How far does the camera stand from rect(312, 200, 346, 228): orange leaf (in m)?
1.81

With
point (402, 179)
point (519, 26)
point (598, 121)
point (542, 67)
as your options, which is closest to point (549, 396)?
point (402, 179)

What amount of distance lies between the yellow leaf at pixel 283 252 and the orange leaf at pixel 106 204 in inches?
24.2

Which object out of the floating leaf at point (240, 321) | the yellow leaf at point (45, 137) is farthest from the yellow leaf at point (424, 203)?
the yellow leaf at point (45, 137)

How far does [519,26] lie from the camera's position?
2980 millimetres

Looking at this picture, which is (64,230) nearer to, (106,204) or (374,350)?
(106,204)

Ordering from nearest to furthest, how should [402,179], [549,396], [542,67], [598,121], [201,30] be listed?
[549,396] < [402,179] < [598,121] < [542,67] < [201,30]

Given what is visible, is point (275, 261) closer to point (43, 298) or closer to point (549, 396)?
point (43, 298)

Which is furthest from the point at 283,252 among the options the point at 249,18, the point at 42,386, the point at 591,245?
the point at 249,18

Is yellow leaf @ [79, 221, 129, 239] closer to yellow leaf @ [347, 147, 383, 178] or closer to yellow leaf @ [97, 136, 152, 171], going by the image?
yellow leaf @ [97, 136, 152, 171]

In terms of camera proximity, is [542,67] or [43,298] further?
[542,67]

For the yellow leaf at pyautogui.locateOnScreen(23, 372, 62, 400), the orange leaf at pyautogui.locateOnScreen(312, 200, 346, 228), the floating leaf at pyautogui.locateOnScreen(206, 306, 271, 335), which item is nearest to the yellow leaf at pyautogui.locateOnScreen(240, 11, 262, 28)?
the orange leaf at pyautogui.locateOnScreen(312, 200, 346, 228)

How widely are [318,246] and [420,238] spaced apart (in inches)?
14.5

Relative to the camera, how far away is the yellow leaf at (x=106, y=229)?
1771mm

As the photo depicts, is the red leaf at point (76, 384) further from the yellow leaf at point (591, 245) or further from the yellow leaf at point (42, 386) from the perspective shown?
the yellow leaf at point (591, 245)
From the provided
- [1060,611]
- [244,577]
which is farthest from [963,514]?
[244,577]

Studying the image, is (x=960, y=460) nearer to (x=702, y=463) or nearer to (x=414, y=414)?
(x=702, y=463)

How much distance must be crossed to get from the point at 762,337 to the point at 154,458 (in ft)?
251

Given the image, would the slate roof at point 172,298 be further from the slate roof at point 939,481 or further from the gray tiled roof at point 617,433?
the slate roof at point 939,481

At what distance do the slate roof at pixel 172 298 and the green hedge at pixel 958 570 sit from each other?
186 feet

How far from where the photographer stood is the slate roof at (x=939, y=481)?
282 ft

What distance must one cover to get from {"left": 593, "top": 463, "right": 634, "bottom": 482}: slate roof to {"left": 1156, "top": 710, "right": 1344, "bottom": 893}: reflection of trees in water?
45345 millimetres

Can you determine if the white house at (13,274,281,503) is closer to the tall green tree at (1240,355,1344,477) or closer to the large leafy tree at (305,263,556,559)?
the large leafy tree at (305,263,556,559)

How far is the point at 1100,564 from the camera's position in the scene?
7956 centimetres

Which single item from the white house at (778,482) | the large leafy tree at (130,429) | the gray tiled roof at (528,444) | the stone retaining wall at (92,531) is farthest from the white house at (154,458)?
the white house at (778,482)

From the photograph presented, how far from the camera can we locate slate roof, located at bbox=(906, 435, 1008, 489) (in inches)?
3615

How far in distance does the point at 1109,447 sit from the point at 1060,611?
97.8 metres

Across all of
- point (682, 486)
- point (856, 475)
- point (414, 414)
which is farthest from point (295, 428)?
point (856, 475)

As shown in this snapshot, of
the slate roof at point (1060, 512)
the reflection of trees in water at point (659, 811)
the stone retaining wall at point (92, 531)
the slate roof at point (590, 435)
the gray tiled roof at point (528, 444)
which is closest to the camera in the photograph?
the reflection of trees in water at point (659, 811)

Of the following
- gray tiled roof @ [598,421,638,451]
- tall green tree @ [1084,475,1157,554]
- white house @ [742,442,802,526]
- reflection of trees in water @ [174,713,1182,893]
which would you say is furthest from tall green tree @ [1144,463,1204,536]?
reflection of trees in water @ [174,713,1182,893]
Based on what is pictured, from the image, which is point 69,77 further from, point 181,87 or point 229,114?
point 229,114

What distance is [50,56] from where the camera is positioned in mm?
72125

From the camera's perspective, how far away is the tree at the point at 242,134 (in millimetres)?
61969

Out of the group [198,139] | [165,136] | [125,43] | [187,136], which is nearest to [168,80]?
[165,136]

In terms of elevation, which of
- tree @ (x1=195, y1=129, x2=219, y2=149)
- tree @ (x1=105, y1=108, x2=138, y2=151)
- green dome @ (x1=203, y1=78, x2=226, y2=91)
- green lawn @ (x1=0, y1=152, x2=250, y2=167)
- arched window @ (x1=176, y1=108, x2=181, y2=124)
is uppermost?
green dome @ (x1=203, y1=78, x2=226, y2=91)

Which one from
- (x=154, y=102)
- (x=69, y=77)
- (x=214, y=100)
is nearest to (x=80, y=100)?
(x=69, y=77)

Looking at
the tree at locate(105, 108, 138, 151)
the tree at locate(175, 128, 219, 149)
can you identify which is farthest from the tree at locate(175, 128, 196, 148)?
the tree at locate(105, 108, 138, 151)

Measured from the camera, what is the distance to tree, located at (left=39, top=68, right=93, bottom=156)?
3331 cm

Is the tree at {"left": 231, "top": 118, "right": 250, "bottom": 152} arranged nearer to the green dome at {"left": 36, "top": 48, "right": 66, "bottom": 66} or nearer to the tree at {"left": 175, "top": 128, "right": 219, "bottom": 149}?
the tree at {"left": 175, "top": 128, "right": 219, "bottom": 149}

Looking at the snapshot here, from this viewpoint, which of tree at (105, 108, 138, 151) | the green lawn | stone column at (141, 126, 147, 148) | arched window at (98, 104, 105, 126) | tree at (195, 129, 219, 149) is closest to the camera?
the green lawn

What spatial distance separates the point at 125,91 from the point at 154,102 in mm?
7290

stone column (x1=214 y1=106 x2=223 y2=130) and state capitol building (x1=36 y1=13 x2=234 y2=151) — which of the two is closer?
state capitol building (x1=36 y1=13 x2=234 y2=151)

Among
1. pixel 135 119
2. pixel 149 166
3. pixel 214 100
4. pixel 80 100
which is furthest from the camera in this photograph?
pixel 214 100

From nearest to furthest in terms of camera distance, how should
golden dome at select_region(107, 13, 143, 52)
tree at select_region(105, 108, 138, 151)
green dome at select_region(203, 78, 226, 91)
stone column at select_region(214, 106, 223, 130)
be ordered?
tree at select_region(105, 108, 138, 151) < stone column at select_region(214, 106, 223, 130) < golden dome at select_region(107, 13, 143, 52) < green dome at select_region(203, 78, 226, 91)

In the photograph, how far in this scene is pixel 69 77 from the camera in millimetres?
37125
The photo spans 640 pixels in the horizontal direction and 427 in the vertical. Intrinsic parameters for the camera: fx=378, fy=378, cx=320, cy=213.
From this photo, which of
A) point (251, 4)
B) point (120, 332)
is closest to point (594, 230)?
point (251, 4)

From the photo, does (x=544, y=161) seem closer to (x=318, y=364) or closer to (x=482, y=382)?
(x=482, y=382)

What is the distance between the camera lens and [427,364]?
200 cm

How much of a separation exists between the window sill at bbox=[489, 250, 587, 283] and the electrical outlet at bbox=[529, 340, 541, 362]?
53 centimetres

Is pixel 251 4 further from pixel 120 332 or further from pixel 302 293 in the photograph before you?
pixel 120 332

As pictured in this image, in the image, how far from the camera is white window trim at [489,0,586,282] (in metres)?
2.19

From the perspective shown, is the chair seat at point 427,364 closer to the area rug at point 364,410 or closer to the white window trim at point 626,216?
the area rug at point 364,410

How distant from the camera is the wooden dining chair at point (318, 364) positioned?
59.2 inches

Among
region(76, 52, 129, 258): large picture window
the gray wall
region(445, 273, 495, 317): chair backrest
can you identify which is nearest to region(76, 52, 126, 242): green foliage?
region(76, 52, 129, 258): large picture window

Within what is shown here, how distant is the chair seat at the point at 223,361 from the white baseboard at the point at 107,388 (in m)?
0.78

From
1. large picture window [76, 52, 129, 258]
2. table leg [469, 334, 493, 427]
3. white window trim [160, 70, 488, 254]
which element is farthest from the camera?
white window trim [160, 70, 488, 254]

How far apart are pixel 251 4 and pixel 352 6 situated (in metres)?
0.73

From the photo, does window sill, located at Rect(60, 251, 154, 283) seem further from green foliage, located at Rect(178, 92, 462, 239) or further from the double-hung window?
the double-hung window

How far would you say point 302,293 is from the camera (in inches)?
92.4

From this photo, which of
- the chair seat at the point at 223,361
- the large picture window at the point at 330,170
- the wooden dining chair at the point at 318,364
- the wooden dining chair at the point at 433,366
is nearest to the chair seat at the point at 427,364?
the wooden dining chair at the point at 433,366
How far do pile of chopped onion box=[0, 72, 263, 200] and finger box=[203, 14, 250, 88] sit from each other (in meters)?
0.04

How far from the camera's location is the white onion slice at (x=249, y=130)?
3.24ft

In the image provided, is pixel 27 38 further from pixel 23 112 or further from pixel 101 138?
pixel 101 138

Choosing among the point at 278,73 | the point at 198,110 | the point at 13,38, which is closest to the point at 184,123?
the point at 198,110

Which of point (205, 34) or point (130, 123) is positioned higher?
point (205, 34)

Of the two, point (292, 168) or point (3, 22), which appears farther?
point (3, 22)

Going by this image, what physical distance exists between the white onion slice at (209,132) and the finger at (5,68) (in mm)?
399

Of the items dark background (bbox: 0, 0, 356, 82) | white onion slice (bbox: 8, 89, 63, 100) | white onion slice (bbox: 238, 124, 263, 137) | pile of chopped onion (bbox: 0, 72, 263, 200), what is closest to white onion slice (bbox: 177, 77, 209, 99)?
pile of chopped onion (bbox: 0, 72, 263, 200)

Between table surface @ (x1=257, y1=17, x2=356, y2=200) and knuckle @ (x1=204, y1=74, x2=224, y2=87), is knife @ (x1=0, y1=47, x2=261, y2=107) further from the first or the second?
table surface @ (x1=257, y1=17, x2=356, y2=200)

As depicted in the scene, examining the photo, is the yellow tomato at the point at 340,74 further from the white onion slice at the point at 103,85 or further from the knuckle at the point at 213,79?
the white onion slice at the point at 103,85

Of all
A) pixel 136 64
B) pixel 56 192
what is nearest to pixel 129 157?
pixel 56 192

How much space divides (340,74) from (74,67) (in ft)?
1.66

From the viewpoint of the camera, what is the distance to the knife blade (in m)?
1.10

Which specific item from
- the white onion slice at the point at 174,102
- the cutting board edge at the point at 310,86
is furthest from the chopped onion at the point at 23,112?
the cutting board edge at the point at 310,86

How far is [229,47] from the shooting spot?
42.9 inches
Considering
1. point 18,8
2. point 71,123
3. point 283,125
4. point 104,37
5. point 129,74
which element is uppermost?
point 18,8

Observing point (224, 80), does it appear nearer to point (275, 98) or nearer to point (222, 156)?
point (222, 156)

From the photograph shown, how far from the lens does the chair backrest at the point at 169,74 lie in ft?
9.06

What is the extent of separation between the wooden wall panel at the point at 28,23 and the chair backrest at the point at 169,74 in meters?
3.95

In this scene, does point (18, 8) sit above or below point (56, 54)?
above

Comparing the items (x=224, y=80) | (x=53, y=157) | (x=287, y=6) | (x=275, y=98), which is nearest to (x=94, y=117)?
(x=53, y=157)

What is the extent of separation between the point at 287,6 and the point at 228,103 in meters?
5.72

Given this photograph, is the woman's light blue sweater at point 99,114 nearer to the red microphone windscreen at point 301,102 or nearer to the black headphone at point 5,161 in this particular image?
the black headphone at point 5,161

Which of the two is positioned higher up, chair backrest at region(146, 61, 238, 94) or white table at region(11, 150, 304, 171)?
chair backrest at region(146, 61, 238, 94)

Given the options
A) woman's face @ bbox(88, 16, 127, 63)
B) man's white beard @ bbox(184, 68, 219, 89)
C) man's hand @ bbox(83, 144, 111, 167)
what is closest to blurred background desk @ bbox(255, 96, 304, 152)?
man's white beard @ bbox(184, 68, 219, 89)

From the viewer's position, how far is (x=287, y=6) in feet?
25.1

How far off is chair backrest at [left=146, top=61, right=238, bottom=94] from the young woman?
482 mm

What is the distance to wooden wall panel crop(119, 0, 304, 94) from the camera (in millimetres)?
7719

┄┄┄┄┄┄┄┄┄┄

YOUR TASK:
Rewrite the data from the line with "How far off" to the end of the data, requests included, and multiply every distance value in the answers by 1.6, rounding to whole numbers with halves rounded up.

CORRECT OUTPUT:
How far off is chair backrest at [left=146, top=61, right=238, bottom=94] from the young woman?
771 mm

What is the distance to wooden wall panel crop(119, 0, 304, 94) from the camera (in millimetres)?
12350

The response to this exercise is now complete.